Saved entries:
-- Opening Marker --

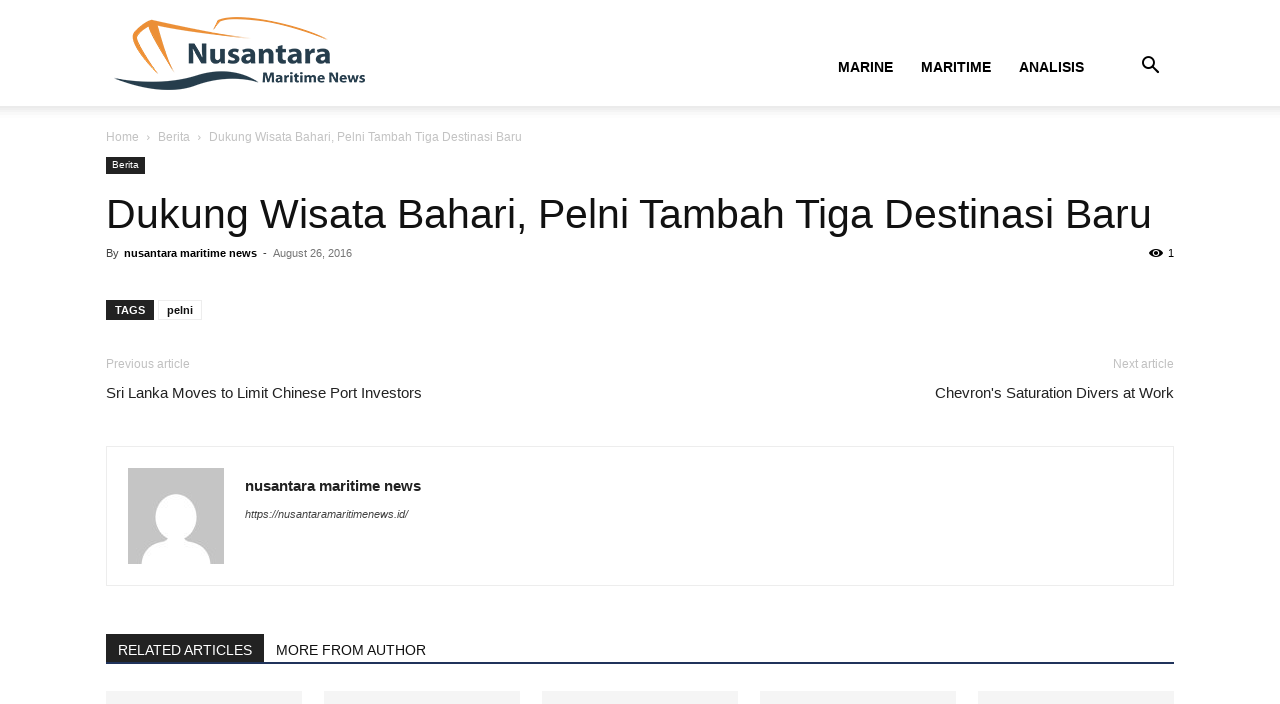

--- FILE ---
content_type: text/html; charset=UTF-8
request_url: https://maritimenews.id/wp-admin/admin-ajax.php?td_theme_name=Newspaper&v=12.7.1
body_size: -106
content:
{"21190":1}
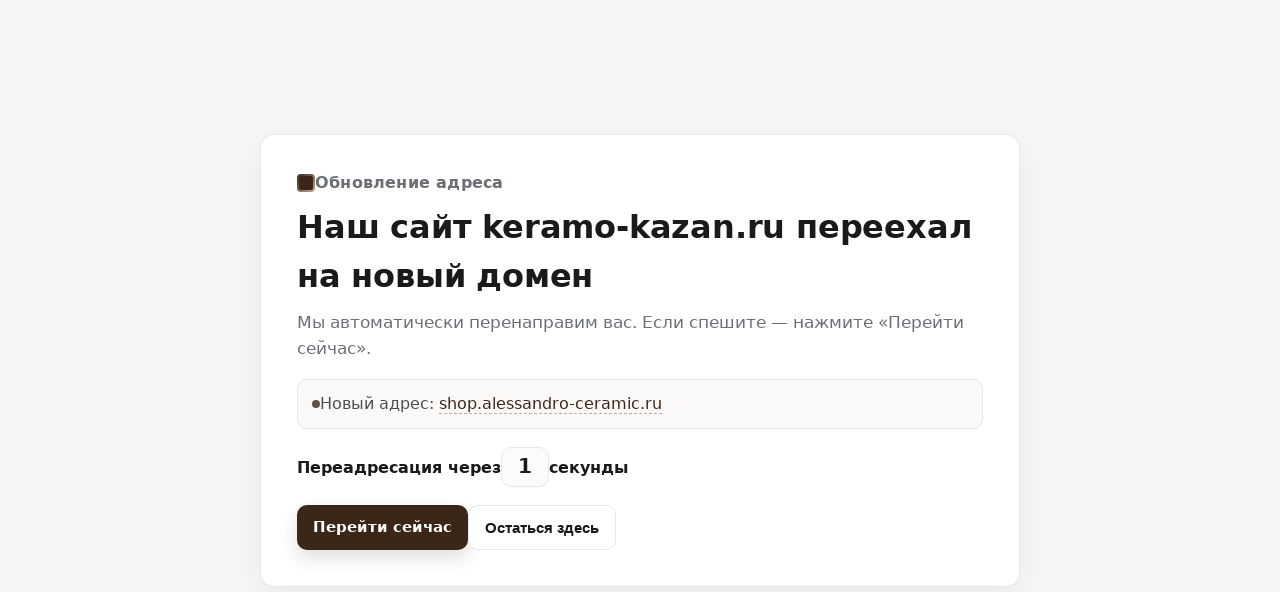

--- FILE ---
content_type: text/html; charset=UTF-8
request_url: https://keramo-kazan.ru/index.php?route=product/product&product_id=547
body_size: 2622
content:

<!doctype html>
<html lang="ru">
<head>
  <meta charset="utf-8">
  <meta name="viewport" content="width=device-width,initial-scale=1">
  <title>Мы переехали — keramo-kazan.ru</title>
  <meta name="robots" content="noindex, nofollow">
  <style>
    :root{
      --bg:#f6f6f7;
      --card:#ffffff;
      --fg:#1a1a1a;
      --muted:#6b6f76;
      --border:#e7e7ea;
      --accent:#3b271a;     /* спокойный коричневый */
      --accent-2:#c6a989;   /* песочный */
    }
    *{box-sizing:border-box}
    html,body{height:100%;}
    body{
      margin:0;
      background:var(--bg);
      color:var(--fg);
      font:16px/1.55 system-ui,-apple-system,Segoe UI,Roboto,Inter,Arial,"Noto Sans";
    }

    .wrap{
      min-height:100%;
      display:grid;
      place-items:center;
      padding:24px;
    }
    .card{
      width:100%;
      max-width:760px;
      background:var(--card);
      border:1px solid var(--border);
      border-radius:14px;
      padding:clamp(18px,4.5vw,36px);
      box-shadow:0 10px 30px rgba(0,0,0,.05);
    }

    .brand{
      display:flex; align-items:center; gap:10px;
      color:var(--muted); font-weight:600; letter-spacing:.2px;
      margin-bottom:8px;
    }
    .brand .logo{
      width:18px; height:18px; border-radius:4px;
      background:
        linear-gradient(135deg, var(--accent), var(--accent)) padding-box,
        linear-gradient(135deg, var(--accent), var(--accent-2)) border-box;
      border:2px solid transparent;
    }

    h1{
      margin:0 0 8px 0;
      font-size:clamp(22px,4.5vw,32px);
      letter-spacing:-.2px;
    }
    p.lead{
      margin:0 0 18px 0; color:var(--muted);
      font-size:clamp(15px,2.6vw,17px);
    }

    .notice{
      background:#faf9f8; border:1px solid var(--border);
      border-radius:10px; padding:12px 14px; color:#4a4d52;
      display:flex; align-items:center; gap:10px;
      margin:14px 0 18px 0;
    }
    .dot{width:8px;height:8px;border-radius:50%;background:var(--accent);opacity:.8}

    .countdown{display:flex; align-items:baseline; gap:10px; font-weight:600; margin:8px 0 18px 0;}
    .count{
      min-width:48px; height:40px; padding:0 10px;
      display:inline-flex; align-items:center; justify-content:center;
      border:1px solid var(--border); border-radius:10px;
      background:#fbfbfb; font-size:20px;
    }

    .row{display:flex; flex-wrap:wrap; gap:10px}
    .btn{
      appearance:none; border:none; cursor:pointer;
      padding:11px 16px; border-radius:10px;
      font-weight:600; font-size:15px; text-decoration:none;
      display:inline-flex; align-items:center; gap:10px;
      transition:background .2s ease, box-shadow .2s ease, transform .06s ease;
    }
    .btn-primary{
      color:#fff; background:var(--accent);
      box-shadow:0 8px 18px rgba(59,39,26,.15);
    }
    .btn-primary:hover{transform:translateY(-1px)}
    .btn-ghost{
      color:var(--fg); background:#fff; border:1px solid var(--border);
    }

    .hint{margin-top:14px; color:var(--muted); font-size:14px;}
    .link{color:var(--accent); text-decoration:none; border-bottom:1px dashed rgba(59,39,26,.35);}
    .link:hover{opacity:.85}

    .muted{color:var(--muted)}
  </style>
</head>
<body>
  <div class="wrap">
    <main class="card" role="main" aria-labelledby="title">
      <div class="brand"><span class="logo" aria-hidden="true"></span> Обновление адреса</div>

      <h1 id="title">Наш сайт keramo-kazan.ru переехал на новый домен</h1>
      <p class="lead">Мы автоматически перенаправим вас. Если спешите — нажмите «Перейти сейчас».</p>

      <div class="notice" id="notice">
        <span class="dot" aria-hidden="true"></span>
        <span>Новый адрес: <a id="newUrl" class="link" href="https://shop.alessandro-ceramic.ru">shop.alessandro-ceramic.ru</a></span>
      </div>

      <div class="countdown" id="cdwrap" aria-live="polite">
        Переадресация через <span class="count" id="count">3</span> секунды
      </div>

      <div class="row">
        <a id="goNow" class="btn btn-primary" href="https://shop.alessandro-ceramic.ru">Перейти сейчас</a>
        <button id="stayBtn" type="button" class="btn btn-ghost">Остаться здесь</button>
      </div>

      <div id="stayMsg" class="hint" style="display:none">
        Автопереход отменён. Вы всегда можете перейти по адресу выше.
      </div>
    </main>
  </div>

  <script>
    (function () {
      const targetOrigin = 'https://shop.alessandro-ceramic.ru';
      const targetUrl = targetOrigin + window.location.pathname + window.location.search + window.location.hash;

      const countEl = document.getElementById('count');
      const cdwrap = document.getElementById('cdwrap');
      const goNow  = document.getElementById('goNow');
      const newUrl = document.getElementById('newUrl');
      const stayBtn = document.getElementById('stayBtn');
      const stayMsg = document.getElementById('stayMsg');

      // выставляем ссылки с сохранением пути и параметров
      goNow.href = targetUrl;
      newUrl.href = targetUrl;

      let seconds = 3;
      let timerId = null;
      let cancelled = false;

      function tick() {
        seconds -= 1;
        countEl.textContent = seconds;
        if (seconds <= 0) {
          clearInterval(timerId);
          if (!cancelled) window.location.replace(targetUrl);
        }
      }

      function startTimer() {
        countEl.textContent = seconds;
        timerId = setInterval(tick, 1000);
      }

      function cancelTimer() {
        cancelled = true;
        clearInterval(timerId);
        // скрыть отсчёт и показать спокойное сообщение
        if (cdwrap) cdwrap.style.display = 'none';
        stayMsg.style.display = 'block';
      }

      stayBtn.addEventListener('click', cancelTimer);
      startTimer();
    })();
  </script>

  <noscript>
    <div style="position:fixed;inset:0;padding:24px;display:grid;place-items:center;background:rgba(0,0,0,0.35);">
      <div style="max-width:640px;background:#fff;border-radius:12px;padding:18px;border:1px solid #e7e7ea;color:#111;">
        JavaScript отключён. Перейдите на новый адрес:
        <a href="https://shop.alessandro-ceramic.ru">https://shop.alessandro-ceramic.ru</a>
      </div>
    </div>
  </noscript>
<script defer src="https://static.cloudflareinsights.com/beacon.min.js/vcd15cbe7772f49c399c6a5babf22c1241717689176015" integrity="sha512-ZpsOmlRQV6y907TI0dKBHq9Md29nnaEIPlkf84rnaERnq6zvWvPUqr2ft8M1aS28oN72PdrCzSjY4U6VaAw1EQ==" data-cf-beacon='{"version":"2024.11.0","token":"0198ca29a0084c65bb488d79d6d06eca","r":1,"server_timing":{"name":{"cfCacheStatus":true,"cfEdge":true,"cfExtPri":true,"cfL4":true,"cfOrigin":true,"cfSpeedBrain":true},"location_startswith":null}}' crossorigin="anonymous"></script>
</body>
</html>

-- Closing Marker --

#### [WHAT THE EXERCISE ASKS]
Counting only lines that contain the word "card", how many are there in the records above? Give the number alone.

#### [RESULT FOR THIS TASK]
4